L’inizio offre la chiave di lettura di tutto il brano: il far memoria della liberazione passata non può avvenire senza il ricordo della sofferenza trascorsa (pane dell’afflizione, cf Dt 16,3), senza impegnarsi nel presente in una prassi di accoglienza (ogni persona che ha bisogno venga…) senza aprirsi nella speranza a una prossima liberazione (l’anno prossimo saremo liberi).
La cena si conclude con la recita dei salmi dell’Hallel (salmi 115-118), i salmi della lode accompagnati dalla recita di alcune filastrocche. La più famosa è quella che paragona la vicenda d’Israele a quello di un capretto che lungo la storia subisce varie persecuzioni, rappresentate da un gatto, da un cane, da un bastone, etc. ma alla fine incontra la redenzione compiuta da Dio. Così anche nei canti finali traspare la nota di ricordo e di attesa che pervade tutto il seder e che trova espressione nel celebre augurio conclusivo: “L’anno prossimo a Gerusalemme”.
Un ebreo racconta…
«La Pasqua che noi celebriamo è il ricordo dell’uscita dall’Egitto. Uscendo dall’Egitto, il popolo ebraico ha acquistato la libertà, è diventato un popolo in cammino verso la legge, donata 50 giorni dopo, e verso la terra. Noi celebriamo con la Pasqua una libertà ottenuta, una dignità acquisita. E noi benediciamo Dio nella cena pasquale come “colui che ha redento Israele” al passato.

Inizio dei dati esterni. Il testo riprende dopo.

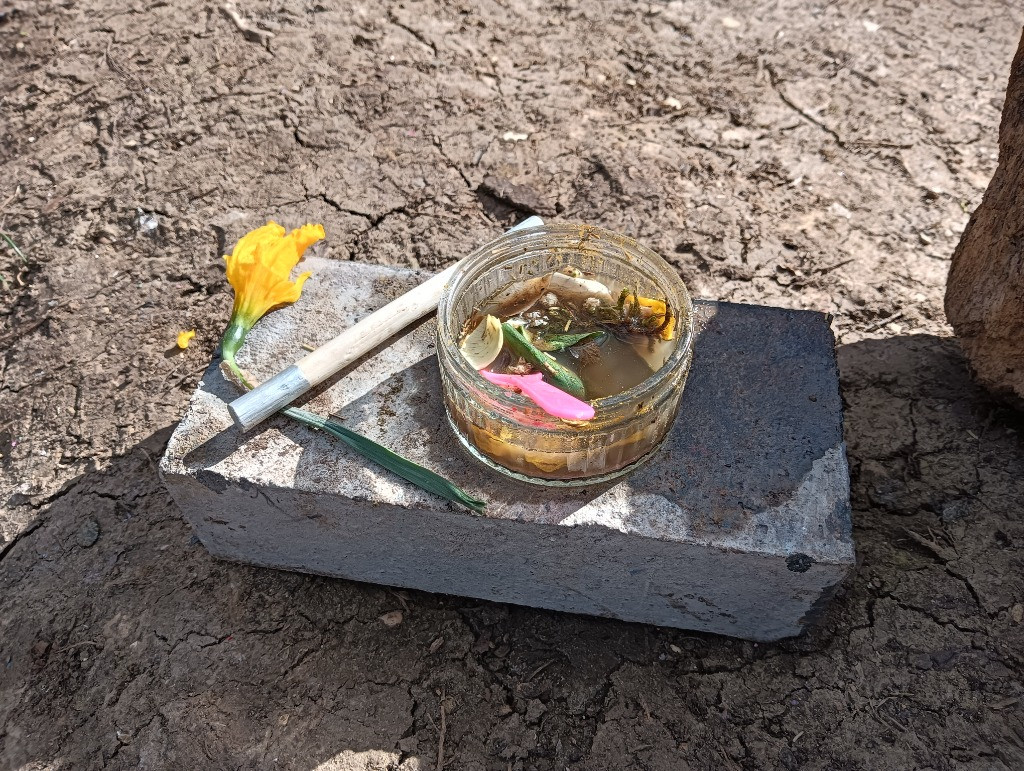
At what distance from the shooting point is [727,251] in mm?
3488

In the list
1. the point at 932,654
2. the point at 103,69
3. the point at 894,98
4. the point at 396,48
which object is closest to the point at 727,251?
the point at 894,98

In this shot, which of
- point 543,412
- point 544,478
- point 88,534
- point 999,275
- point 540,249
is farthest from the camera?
point 88,534

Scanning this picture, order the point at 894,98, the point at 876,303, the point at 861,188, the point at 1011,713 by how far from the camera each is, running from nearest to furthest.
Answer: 1. the point at 1011,713
2. the point at 876,303
3. the point at 861,188
4. the point at 894,98

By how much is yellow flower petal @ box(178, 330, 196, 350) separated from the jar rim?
56.7 inches

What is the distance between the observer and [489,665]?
2523 millimetres

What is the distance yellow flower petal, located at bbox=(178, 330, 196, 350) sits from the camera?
3.16 meters

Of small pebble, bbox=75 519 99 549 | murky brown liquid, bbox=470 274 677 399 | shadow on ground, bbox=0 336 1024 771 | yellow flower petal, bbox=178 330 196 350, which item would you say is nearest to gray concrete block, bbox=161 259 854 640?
shadow on ground, bbox=0 336 1024 771

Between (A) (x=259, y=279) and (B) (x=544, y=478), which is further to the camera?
(A) (x=259, y=279)

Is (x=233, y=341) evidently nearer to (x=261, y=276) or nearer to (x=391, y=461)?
(x=261, y=276)

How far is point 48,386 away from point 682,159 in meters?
2.74

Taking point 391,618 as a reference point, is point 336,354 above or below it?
above

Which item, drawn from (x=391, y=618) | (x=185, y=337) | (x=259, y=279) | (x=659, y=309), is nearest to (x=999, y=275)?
(x=659, y=309)

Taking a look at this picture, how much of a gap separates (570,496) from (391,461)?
1.54 feet

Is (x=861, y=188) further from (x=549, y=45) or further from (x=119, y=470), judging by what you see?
(x=119, y=470)
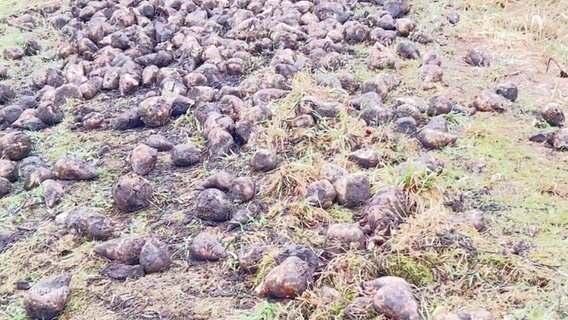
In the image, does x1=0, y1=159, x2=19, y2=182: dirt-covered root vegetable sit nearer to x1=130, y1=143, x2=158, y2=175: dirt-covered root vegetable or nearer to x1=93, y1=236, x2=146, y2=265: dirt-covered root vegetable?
x1=130, y1=143, x2=158, y2=175: dirt-covered root vegetable

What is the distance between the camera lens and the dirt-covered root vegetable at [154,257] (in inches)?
80.7

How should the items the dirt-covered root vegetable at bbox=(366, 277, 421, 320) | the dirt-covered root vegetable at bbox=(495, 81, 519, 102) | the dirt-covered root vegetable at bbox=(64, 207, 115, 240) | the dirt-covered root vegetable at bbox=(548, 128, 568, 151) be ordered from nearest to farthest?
1. the dirt-covered root vegetable at bbox=(366, 277, 421, 320)
2. the dirt-covered root vegetable at bbox=(64, 207, 115, 240)
3. the dirt-covered root vegetable at bbox=(548, 128, 568, 151)
4. the dirt-covered root vegetable at bbox=(495, 81, 519, 102)

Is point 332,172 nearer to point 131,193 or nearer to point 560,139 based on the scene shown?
point 131,193

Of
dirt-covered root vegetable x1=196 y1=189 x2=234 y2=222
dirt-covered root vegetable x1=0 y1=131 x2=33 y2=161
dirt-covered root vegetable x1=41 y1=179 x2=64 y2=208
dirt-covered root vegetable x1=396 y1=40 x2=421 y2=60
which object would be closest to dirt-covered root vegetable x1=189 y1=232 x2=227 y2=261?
dirt-covered root vegetable x1=196 y1=189 x2=234 y2=222

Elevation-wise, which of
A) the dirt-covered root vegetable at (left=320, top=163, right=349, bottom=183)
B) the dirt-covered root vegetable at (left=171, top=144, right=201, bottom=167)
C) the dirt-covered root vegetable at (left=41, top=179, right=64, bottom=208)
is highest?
the dirt-covered root vegetable at (left=320, top=163, right=349, bottom=183)

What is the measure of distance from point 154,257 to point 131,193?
404mm

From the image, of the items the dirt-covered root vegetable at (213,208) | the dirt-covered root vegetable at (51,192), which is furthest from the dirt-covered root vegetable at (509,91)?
the dirt-covered root vegetable at (51,192)

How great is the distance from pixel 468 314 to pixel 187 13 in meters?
3.21

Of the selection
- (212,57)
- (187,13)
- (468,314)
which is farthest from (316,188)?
(187,13)

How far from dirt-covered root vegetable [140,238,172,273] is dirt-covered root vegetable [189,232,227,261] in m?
0.09

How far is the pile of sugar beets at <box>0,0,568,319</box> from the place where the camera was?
6.70 ft

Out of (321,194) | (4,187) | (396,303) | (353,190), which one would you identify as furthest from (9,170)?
(396,303)

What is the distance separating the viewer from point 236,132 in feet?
9.19

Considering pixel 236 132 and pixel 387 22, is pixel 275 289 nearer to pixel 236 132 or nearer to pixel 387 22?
pixel 236 132
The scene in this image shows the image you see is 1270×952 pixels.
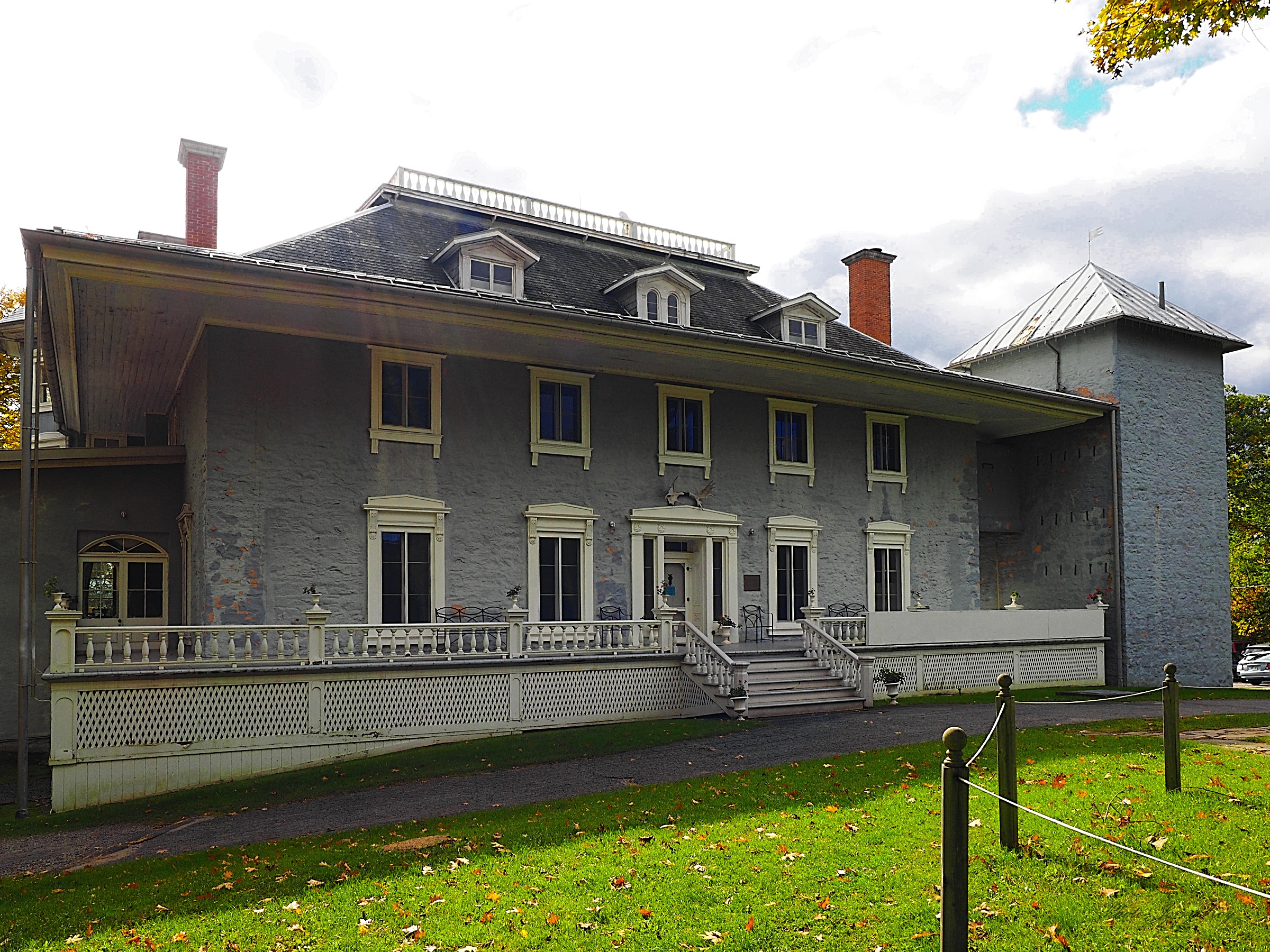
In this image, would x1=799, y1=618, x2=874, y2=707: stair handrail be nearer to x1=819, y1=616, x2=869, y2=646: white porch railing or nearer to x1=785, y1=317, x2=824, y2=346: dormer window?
x1=819, y1=616, x2=869, y2=646: white porch railing

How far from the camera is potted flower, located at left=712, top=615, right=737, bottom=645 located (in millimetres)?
17719

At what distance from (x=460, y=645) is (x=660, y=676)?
3.84 meters

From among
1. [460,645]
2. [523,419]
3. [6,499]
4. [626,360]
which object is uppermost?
[626,360]

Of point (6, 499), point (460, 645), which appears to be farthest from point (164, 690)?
point (6, 499)

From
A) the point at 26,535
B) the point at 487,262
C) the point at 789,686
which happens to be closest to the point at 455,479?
the point at 487,262

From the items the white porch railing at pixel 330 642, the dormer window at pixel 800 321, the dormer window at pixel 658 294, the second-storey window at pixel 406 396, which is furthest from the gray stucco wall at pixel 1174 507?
the second-storey window at pixel 406 396

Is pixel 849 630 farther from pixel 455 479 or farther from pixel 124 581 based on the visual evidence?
pixel 124 581

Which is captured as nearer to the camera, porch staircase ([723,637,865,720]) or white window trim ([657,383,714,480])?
porch staircase ([723,637,865,720])

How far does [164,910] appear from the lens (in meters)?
6.74

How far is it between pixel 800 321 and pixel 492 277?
7.32 metres

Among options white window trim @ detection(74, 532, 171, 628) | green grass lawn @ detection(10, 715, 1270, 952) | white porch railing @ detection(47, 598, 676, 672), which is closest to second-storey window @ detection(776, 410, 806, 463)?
white porch railing @ detection(47, 598, 676, 672)

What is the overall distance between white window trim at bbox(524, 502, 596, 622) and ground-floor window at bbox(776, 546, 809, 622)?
456 cm

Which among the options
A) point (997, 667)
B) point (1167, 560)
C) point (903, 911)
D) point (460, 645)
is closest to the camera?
point (903, 911)

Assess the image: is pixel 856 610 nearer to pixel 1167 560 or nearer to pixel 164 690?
pixel 1167 560
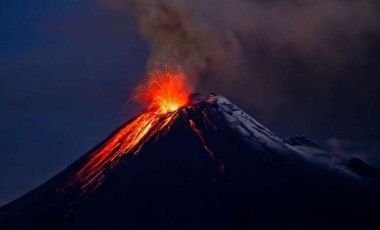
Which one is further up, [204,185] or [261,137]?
[261,137]

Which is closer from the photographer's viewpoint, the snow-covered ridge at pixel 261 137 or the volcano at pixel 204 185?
the volcano at pixel 204 185

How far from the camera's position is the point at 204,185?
40469mm

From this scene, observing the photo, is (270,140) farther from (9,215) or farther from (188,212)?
(9,215)

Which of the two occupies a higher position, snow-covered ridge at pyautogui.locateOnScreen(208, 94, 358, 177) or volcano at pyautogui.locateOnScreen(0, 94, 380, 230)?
snow-covered ridge at pyautogui.locateOnScreen(208, 94, 358, 177)

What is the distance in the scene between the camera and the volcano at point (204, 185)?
38.0 metres

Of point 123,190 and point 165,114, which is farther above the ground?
point 165,114

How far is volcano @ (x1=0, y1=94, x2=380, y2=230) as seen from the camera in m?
38.0

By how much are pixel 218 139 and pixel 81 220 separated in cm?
1215

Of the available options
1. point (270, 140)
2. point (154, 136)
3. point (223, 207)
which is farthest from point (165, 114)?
point (223, 207)

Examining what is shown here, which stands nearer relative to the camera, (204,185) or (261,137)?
(204,185)

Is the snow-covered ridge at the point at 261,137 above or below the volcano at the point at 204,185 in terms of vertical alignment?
above

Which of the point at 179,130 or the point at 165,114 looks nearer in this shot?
the point at 179,130

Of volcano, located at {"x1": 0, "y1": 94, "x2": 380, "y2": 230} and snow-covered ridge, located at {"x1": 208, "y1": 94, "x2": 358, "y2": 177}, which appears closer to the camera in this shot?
volcano, located at {"x1": 0, "y1": 94, "x2": 380, "y2": 230}

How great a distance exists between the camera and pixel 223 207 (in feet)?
127
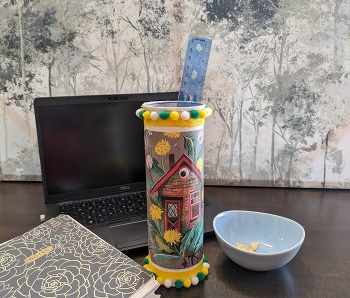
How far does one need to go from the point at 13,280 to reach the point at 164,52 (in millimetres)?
657

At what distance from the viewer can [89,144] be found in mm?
763

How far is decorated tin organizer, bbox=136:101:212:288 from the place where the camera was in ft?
1.49

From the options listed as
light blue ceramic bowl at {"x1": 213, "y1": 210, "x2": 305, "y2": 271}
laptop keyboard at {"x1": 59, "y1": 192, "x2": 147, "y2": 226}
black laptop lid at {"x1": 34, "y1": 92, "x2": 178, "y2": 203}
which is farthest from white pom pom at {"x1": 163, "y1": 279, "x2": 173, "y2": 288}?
black laptop lid at {"x1": 34, "y1": 92, "x2": 178, "y2": 203}

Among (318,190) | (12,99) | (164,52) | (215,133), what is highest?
(164,52)

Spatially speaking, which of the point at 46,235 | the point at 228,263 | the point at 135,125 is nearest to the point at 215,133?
the point at 135,125

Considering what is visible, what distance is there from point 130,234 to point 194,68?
335mm

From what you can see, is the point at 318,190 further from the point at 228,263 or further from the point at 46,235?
the point at 46,235

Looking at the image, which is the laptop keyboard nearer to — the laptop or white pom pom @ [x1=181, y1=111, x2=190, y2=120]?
the laptop

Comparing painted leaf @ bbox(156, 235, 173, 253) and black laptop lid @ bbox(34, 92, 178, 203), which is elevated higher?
black laptop lid @ bbox(34, 92, 178, 203)

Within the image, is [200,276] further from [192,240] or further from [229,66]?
[229,66]

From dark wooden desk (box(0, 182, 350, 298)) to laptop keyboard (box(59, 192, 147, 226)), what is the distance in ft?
0.30

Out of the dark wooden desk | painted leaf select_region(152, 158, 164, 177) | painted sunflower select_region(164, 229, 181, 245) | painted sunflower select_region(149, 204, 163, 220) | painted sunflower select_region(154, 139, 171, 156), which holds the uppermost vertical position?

Infatti i commentatori si sono chiesti lungo il corso dei secoli, ma adesso siamo asserviti, dispersi, umiliati etc… che senso ha celebrare una dignità acquisita, che una volta acquisita nessuno ci potrà togliere? In quest’evento Dio ci ha sollevato dalla condizione ignobile della schiavitù e ci ha scelto come popolo, quindi celebriamo una scelta, un’elezione, un atto irreversibile come tale: tutte le schiavitù successive della storia non ci potranno cancellare. Però la Pasqua è un modello. È un modello di liberazione futura, per cui il tema della liberazione passa necessariamente attraverso il modello pasquale. Come ci ha liberato dalla schiavitù antica, ci libererà da tutte quelle successive. E la memoria di quella liberazione è la memoria che ci conduce, che ci lega come comunità ad un destino sacro e che ci porta alla fede della successiva redenzione. Quindi è legame essenziale con il passato, ma siccome abbiamo l’obbligo di trasmettere la memoria, è un modello proiettato sul futuro con una richiesta pressante di liberazione» (Riccardo Di Segni, rabbino capo della comunità ebraica in Roma).